In imitation learning, neural networks are trained how to perform tasks by watching humans do them. Artificial intelligence can be trained to drive cars or control robot arms.
There is a lot of video on the internet. The researchers hope to use this resource to learn what GPT3 did for big language models. In the last few years we have seen amazing capabilities come from big models trained on enormous swathes of the internet. Modeling what humans do when they go online is one of the reasons for that.
The problem with existing approaches to imitation learning is that video demonstrations need to be labeled at each step: doing this makes this happen, doing that makes that happen, and so on A lot of work is involved in annotating by hand. Baker and his colleagues wanted to find a way to use the millions of videos online.

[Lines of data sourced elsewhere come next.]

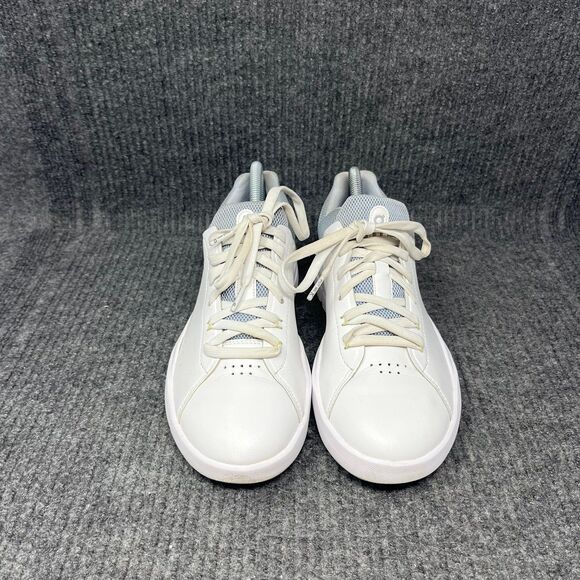 On Cloud The Roger Advantage White Nimbus Court Athletic Shoes Women’s Sz 8.5 - Picture 2 of 9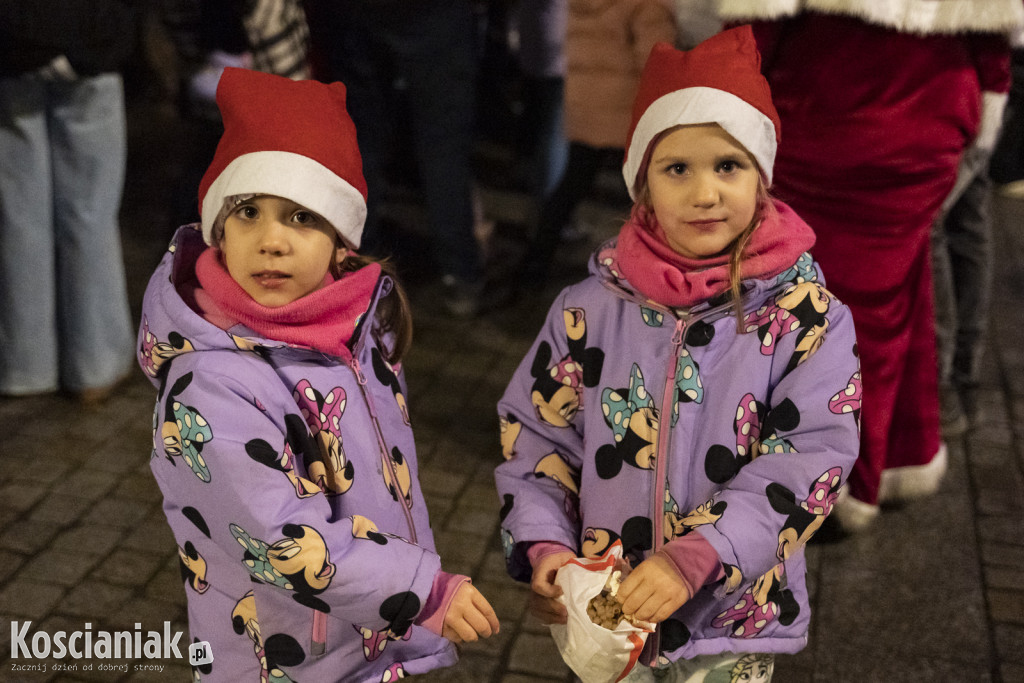 Mikołajkowy spacer po Kościanie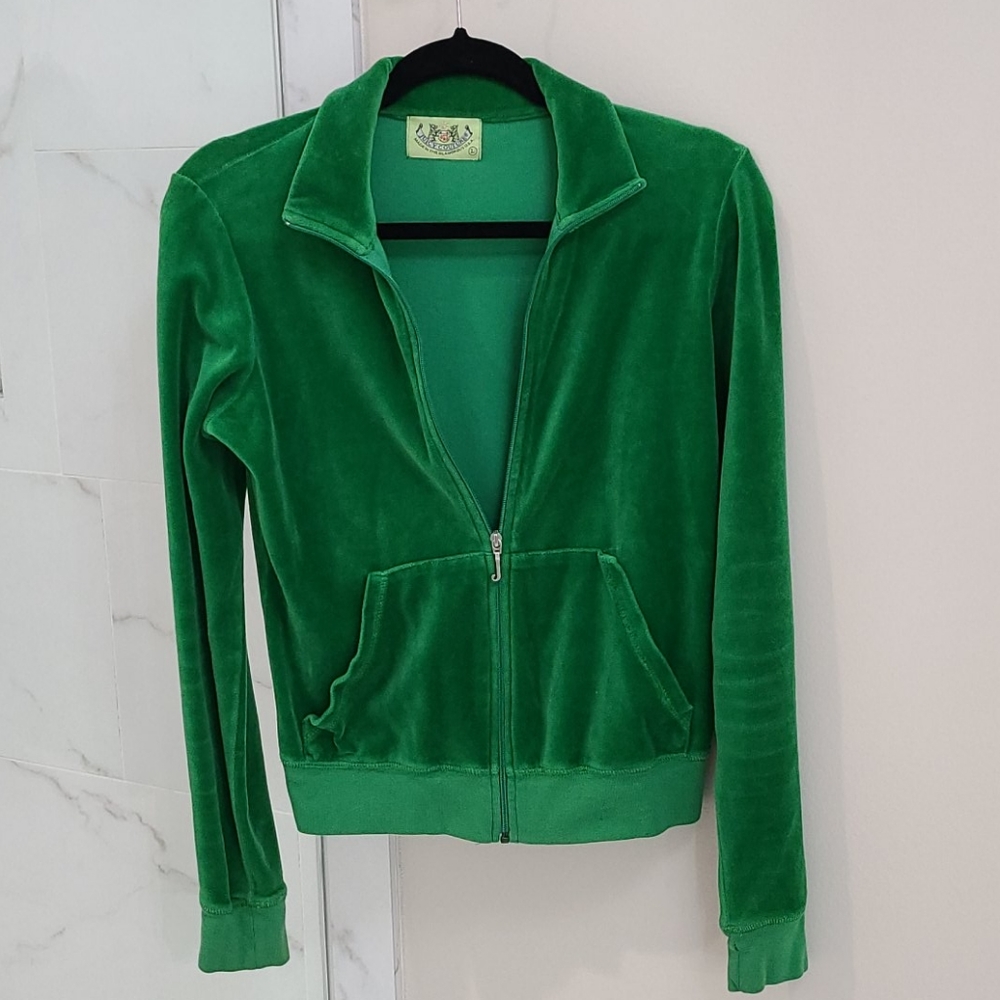 Juicy Couture Green Jacket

The video pre-training approach gets around the problem of imitation learning by training another neural network to label the videos. They hired crowd workers to play the game and recorded their keyboard and mouse clicks. The researchers used the 2000 hours of annotated play to train a model to match actions to outcomes in the game. The character swings its axe when it clicks a mouse button.
The next step was to use this model to create action labels for tens of thousands of hours of unlabelled video taken from the internet and then train theMinecraft bot on this larger dataset.
Peter Stone is the executive director of Sony Artificial Intelligence America and has previously worked on imitation learning.